- _The task_
Rewrite everything from the line containing "Across the choices" down to the end of the records as a Markdown table with the columns Row and Line, numbering each line and leaving out blank lines.

- _Extracted data_
:::

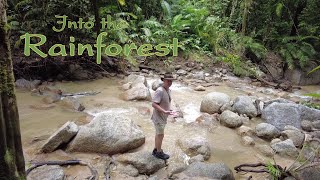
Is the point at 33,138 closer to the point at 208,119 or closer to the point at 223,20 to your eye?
the point at 208,119

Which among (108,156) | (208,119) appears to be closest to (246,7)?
(208,119)

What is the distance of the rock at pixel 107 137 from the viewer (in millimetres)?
5066

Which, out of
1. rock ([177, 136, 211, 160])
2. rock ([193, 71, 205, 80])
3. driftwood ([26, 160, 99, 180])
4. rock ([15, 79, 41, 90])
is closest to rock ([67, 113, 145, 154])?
driftwood ([26, 160, 99, 180])

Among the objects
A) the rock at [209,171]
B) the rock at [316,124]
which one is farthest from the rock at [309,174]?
the rock at [316,124]

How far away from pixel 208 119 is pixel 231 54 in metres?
5.83

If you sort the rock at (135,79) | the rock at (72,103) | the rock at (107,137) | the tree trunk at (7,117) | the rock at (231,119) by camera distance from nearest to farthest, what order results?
1. the tree trunk at (7,117)
2. the rock at (107,137)
3. the rock at (231,119)
4. the rock at (72,103)
5. the rock at (135,79)

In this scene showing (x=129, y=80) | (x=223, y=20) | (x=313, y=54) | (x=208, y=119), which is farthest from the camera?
(x=223, y=20)

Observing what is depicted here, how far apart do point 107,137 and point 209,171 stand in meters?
1.73

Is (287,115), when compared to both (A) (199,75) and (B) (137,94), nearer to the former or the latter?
(B) (137,94)

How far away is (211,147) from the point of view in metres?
5.92

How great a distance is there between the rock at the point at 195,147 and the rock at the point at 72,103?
8.55 ft

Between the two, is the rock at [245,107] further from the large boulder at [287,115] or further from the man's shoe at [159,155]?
the man's shoe at [159,155]

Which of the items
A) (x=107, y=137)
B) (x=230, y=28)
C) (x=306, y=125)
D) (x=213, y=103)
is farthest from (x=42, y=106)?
(x=230, y=28)

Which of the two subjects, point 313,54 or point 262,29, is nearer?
point 313,54
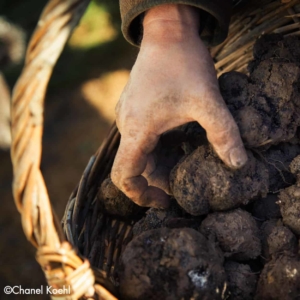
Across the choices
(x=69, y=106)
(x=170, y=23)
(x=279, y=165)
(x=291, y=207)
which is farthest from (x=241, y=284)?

:::

- _Result of this task_
| Row | Line |
|---|---|
| 1 | Across the choices |
| 2 | (x=69, y=106) |
| 3 | (x=170, y=23) |
| 4 | (x=279, y=165) |
| 5 | (x=291, y=207) |
| 6 | which is farthest from (x=241, y=284)? |